As is, Nevada’s laws can and do result in cases of grossly out-of-proportion punishment for traffic tickets.

According to the Fines and Fees Justice Center, a national advocacy group with staff in Nevada, the average person arrested on a traffic-related warrant in Clark County spends three days in jail. That alone is too severe a punishment for something as minor as speeding by a few miles per hour or driving with a burned-out tail light — keep in mind, these are traffic infractions in which no one is hurt.

But the consequences of that jail time can be devastating.

“Three days in jail often costs a person their job, their housing and even their children, making it far more difficult to earn the money to pay their court debt or to care for themselves or their families,” read a release from the group.

Indeed, traffic laws carrying overly harsh penalties are a form of institutionalized racism and economic inequality, as they disproportionately affect communities of color and lower-income Americans. These are not opinions, but facts supported by abundant research.

Last year, Stanford University researchers examined nearly 100 million traffic stops from 2011 to 2017 in jurisdictions across the country — the most extensive study of its type. They found conclusive evidence that Black motorists were racially profiled and that police stopped and searched Black and Latino drivers on the basis of less evidence than was used to pull over white drivers.

As for the unfair impact on lower-income Americans, that’s a cruel but simple matter of math. More affluent violators can simply pay their fine and move on, while those struggling financially can face a terrible choice of paying their fine at the expense of buying household necessities, or not paying the fine and going to jail. Traffic fines can literally extend cycles of poverty for families.

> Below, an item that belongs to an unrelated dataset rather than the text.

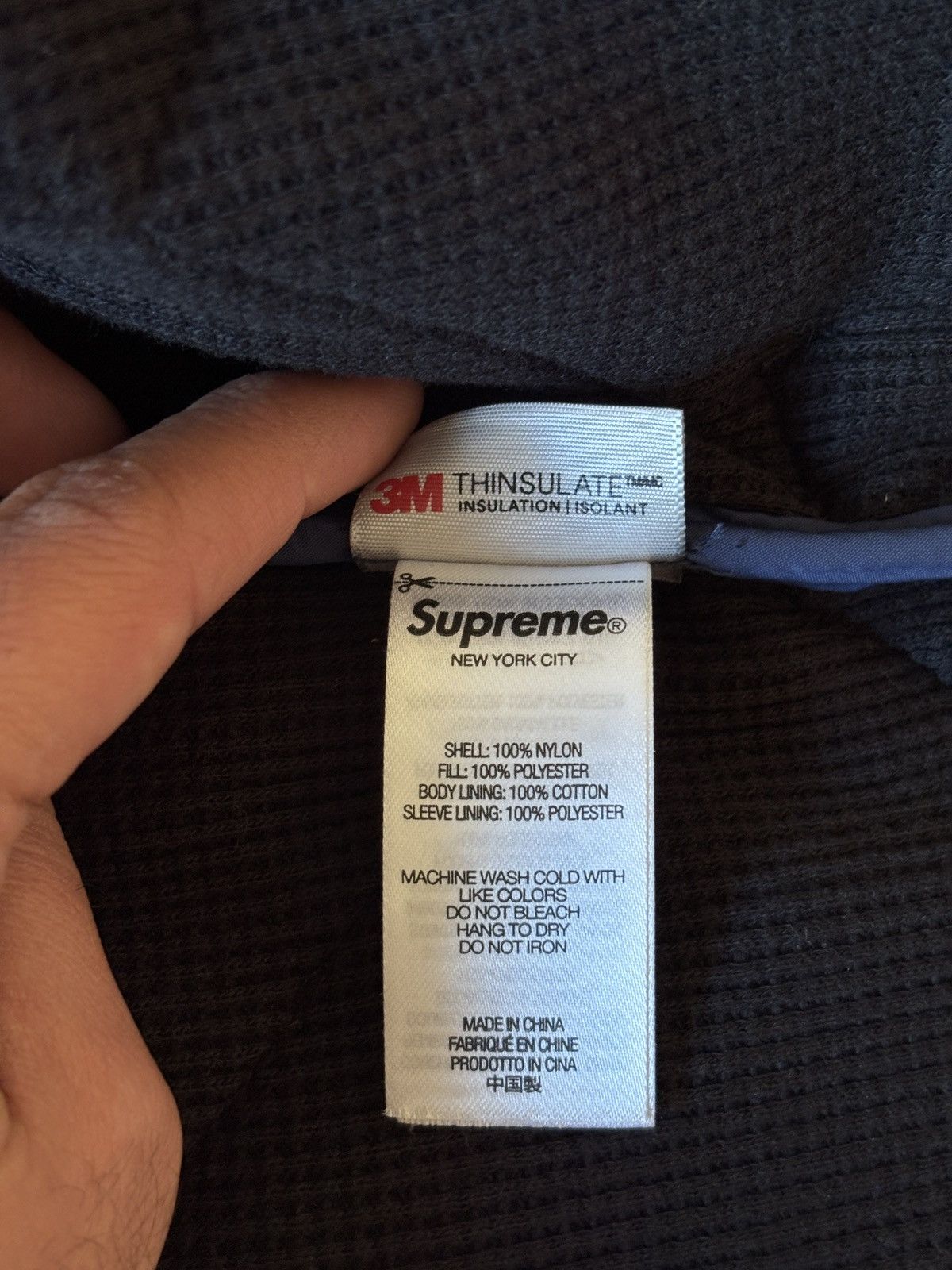 Supreme FW21 Supreme Quit Your Job Quilted Work Jacket Size US M / EU 48-50 / 2 - 5 Thumbnail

Meanwhile, locking up traffic violators in what amounts to debtors’ prisons comes at a cost to taxpayers. Housing a violation for three days in jail costs Clark County taxpayers $400, according to the Fines and Fees Justice Center.

And for what?

Well, we all know one ugly reason: Traffic citations provide a flow of revenue to court and municipal budgets. That’s largely the reason the 2019 version of the bill was defeated: Municipal courts blew back on it.

But on that point, it’s well worth noting that Carson City has already adopted the reform and has actually seen an 8% increase in its fine collections, according to supporters of the bill. Why the uptick in collections? Carson City stopped imposing a warrant fee, which made fines impossible for some people to pay.

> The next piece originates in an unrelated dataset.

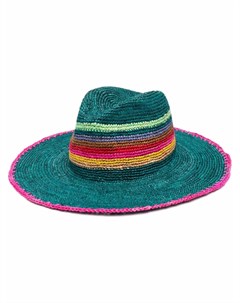 Плетеная шляпа в полоску Etro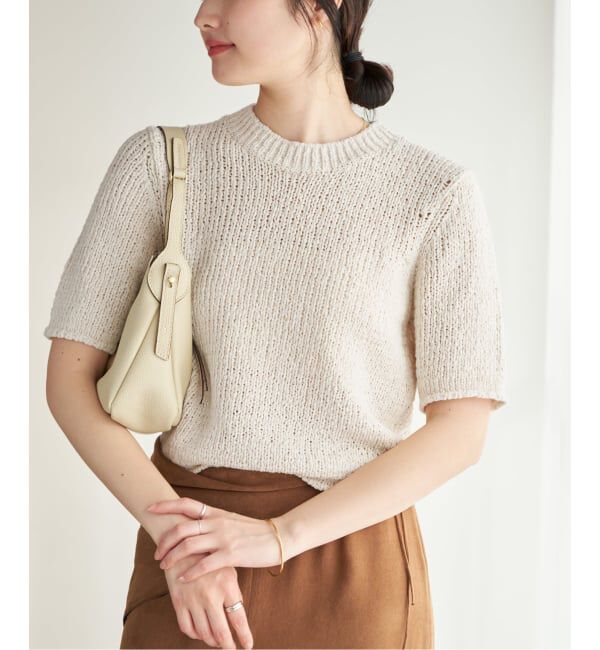 Plage「《予約》Italian yarn CO half ニット」|ニット・セーター|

Even so, this year will likely bring similar turbulence from courts, but lawmakers should resolve to rise above it and deliver a workable bill. The criticism in 2019 was that the bill gave the courts too little time to implement the reforms it called for. Fine, work that out. It’s also possible that some of the infractions proposed to be converted to civil violations need to be culled out and left as misdemeanors. That’s perfectly fine to explore.

But lawmakers should craft a version of the bill that is true to its intent. Nevada is among only 13 states that continue to punish traffic violations as misdemeanors and, as shown by Carson City, we don’t even do it across the board.

This brings up an important point about Nguyen’s bill: Decriminalizing these offenses isn’t a get-out-of-jail-free card for violators. The courts have ways to pursue payment without the threat of jail time. For instance, they can use a private debt collection agency, or convert any overdue amounts into a civil judgment enforceable in the same way as any civil ruling.

Plus, violators still will face increased penalties for late payment or nonpayment. They simply won’t face jail time.

It’s time for Nevada to move forward on this. Ruining lives over minor traffic infractions isn’t justice, it’s a cruel form of social injustice.